Note: given two canonical numeric strings then the COS "sorts after" operator, ]], returns 1 if the first canonical numeric string operand is greater-than than the second canonical numeric string operand.  (I.e., the "]]"-operator returns 1 if the first string operand collates after the second string operand.) This greater-than collation when applied to canonical numeric strings is correctly computed regardless of the number of significant digits in the canonical numeric strings.  However, using the COS numeric "greater-than" operator,  >,  will first convert the operands to numeric representation with only 18.96 digits of precision before doing the numeric comparison.

Examples:
USER>write "12345678901234567874" ]] "12345678901234567870"
1
USER>write "12345678901234567874" > "12345678901234567870"
0
The second write statement returns 0 because the numeric ">" operator rounds it first operand to 19 significant digits which will compare equal-to the numeric value 12345678901234567870.

Summary:  When it comes to collating canonical numeric strings, the number of significant digits supported is limited only by the string length.  When it comes to doing decimal arithmetic in Caché, the computational results are rounded so they have less than 19 decimal digits of precision.

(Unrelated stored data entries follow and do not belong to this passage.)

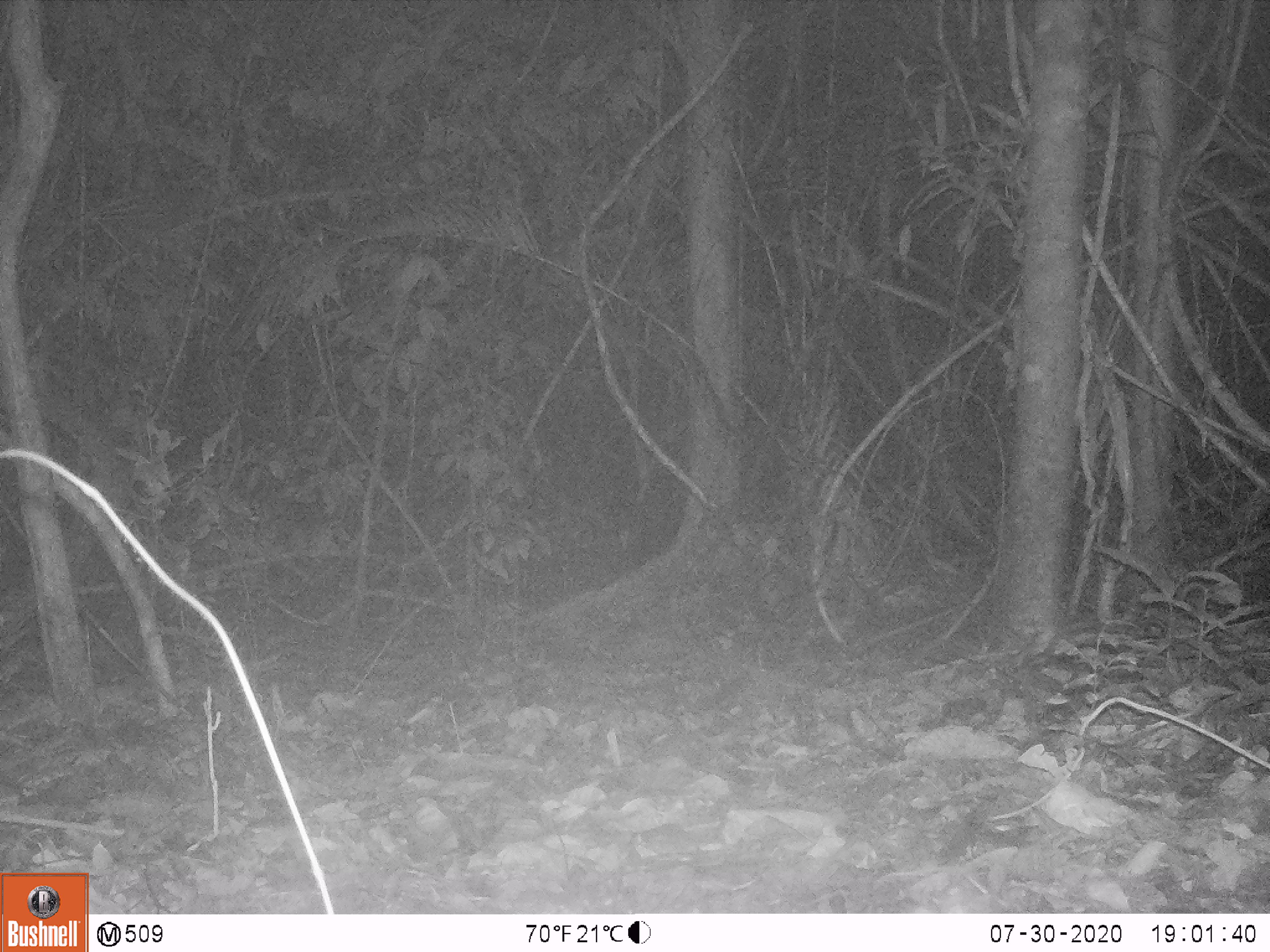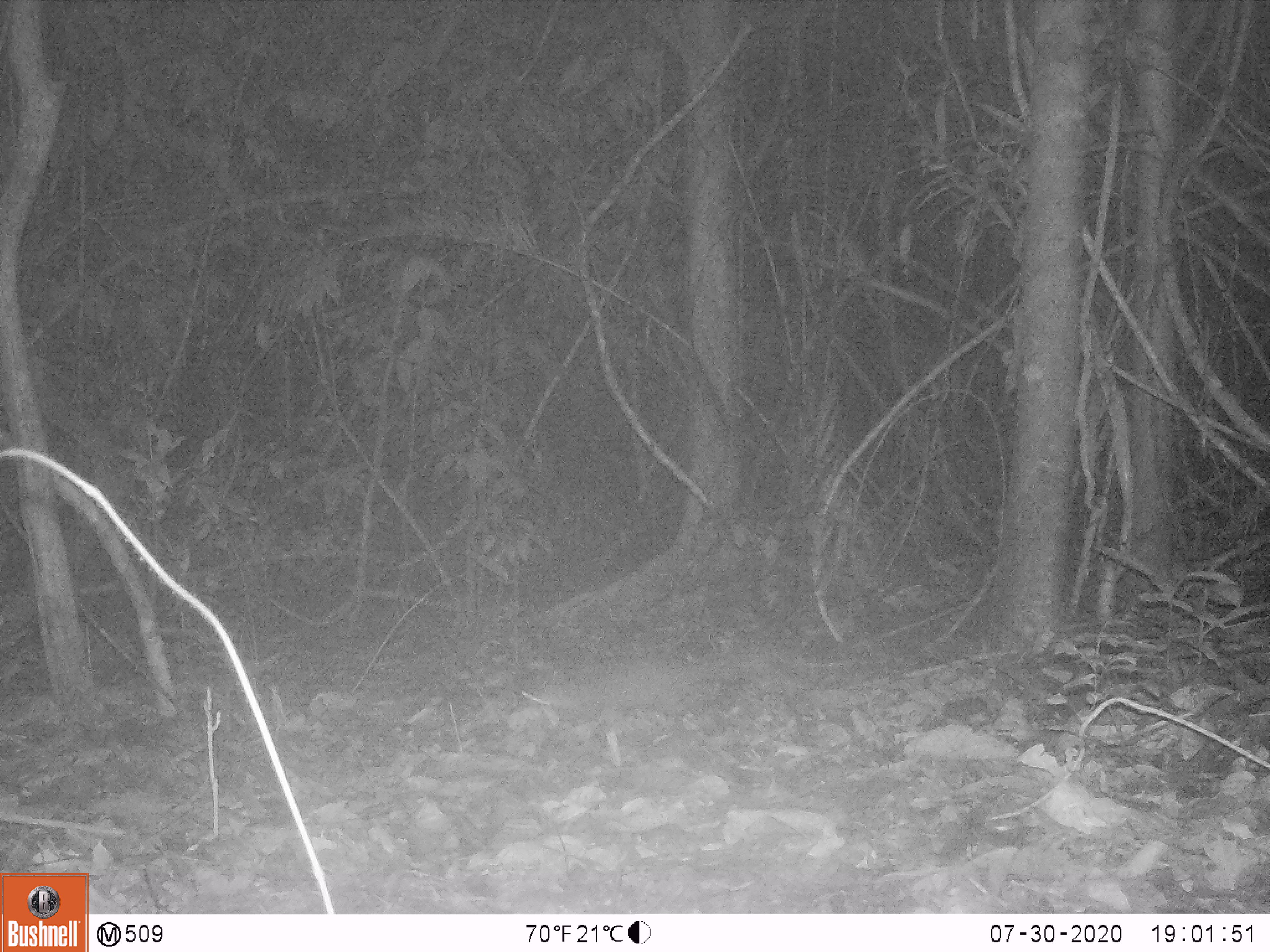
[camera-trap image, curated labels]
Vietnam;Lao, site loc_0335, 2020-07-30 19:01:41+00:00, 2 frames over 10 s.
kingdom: Animalia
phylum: Chordata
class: Mammalia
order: Carnivora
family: Mustelidae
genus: Melogale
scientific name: Melogale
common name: ferret badger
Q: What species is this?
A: Ferret badger (Melogale).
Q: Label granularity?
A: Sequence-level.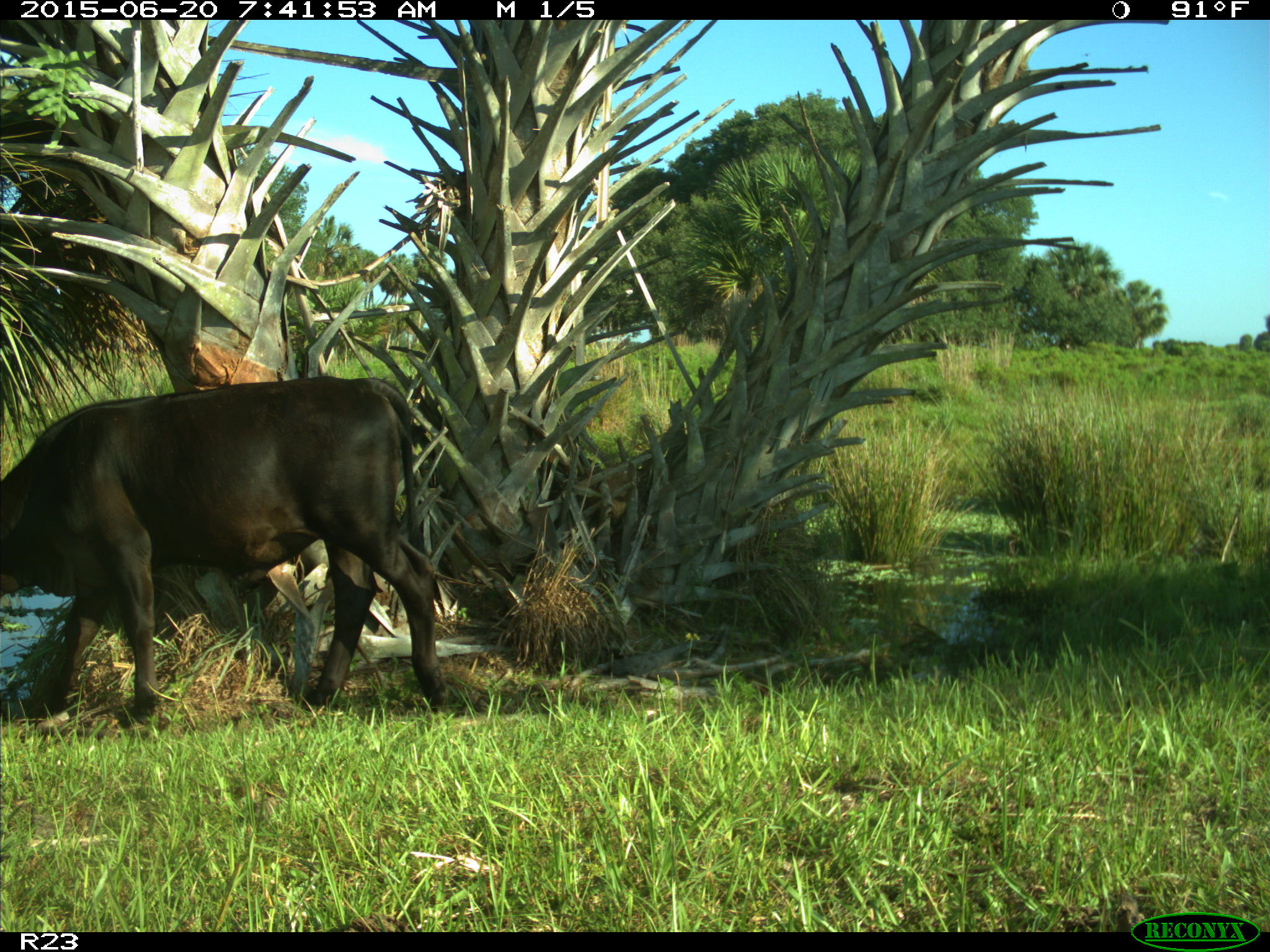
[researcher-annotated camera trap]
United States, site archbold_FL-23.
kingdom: Animalia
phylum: Chordata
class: Mammalia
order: Artiodactyla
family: Bovidae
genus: Bos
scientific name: Bos taurus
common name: domestic cow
Bos taurus (domestic cow).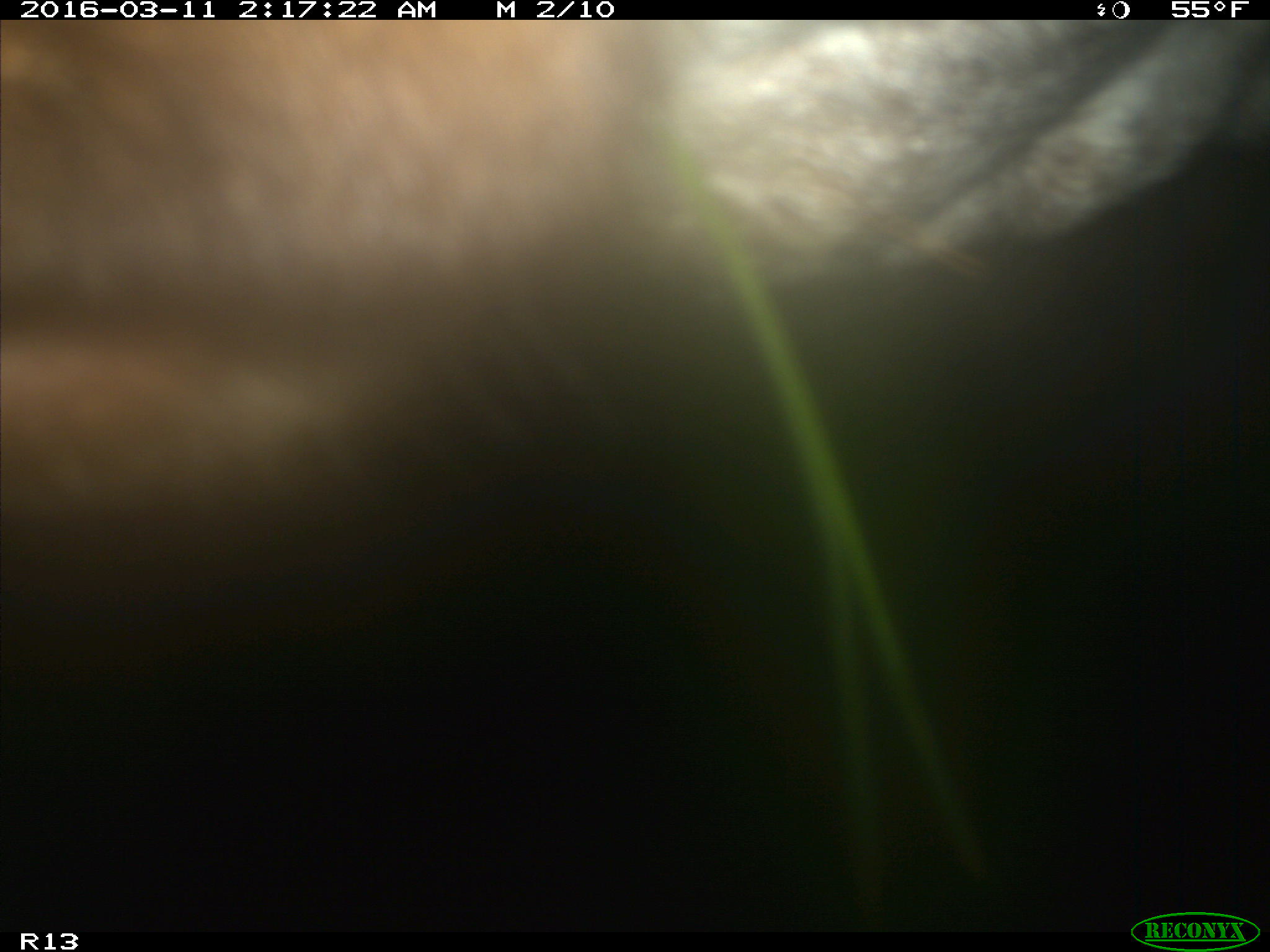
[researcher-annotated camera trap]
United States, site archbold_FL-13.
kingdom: Animalia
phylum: Chordata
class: Mammalia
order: Artiodactyla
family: Bovidae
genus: Bos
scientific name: Bos taurus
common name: domestic cow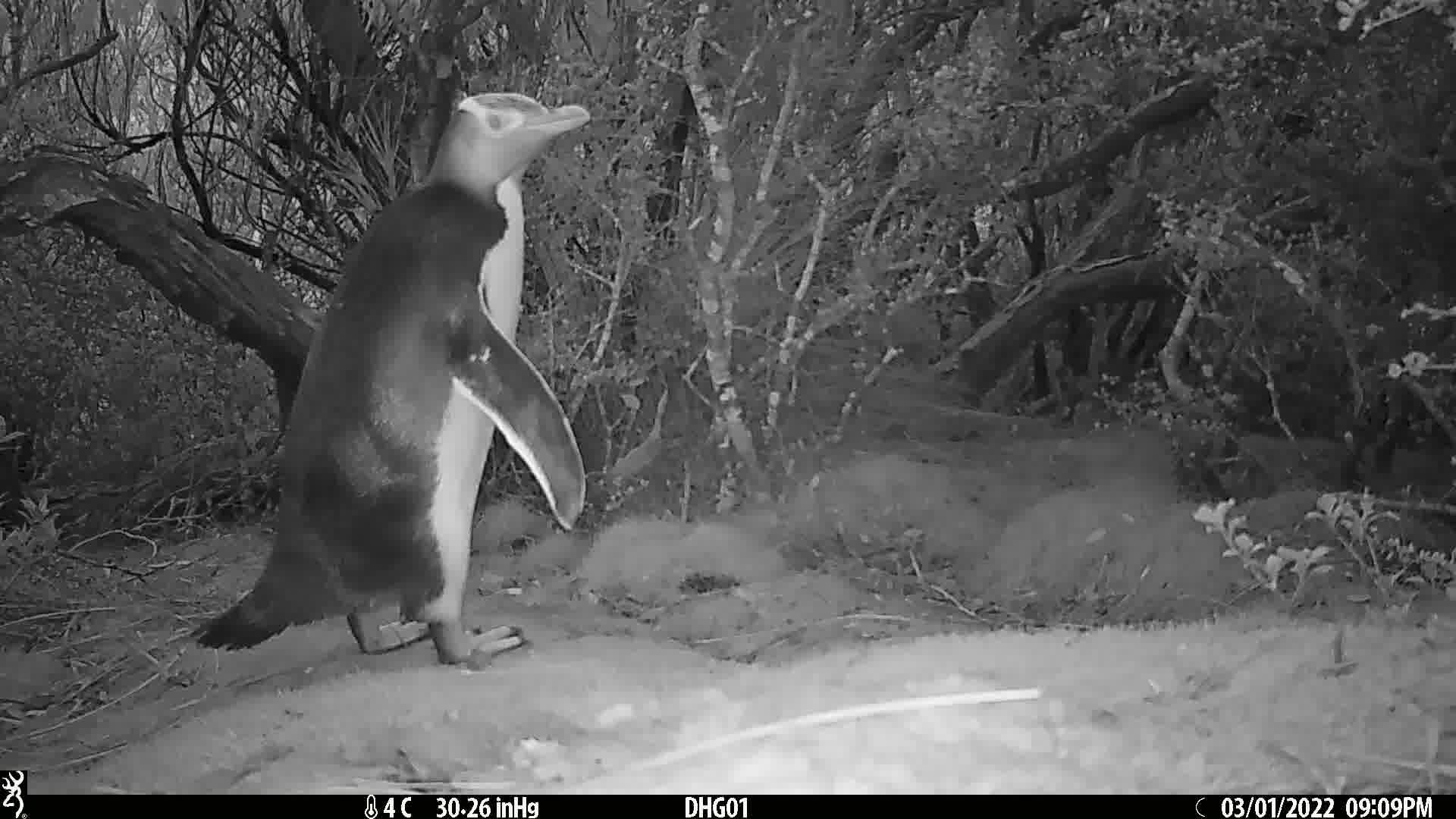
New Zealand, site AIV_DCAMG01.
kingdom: Animalia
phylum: Chordata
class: Aves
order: Sphenisciformes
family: Spheniscidae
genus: Megadyptes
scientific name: Megadyptes antipodes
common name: yellow-eyed penguin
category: yellow eyed penguin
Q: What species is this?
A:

I.e., the "]"-operator returns 1 if the first string operand collates after the second string operand.​

That's true for String type collations only (e.g. Cache String, Cyrillic2 String, etc). For most other collations defined in Cache (traditionally called Numeric collations) which comply the rule "numbers go first" (e.g. Cache Standard, Cyrillic2) one should use "]]" as "collate after" operator. In common, "]]" seems to be the better choice as it uses current collation rather than String one. This small sample code can demonstrate the difference between "]" and "]]": 

num
 new b,a,i,i0 
 set b("12345678901234567870")="Num20" set b("12345678901234567874")="NotNum20"
 set a=1E30,b(+a)=1,b(+a_"11")=11,b(+a_"111")=111,b(+a_"1a")="3a",a=3E30,b(+a)=3,b(+a_"33")=33,b(+a_"333")=333,b(+a_"1a")="4a"
 set i="",i0="" for  set i=$order(b(i)) quit:i=""  write "(i]]i0)=",i]]i0," (i]i0)=",i]i0," (i>i0)=",i>i0," (i=+i)=",i=+i,?30," " zwrite b(i) set i0=i
 quit

The result for Cache Standard collation is:  

LEARN>d num^ztest
(i]]i0)=1 (i]i0)=1 (i>i0)=1 (i=+i)=1 b(12345678901234567870)="Num20"
(i]]i0)=1 (i]i0)=1 (i>i0)=0 (i=+i)=0 b("12345678901234567874")="NotNum20"
(i]]i0)=1 (i]i0)=0 (i>i0)=1 (i=+i)=1 b(1000000000000000000000000000000)=1
(i]]i0)=1 (i]i0)=1 (i>i0)=1 (i=+i)=1 b(3000000000000000000000000000000)=3
(i]]i0)=1 (i]i0)=0 (i>i0)=1 (i=+i)=0 b("100000000000000000000000000000011")=11
(i]]i0)=1 (i]i0)=1 (i>i0)=1 (i=+i)=0 b("300000000000000000000000000000033")=33
(i]]i0)=1 (i]i0)=0 (i>i0)=1 (i=+i)=0 b("1000000000000000000000000000000111")=111
(i]]i0)=1 (i]i0)=1 (i>i0)=1 (i=+i)=0 b("3000000000000000000000000000000333")=333
(i]]i0)=1 (i]i0)=0 (i>i0)=0 (i=+i)=0 b("10000000000000000000000000000001a")="3a"
(i]]i0)=1 (i]i0)=1 (i>i0)=1 (i=+i)=0 b("30000000000000000000000000000001a")="4a"

 

Yes, in my original posting I meant to use the "sorts after" operator, ]], when I incorrectly used the "follows" operator, ].  I have corrected the original post.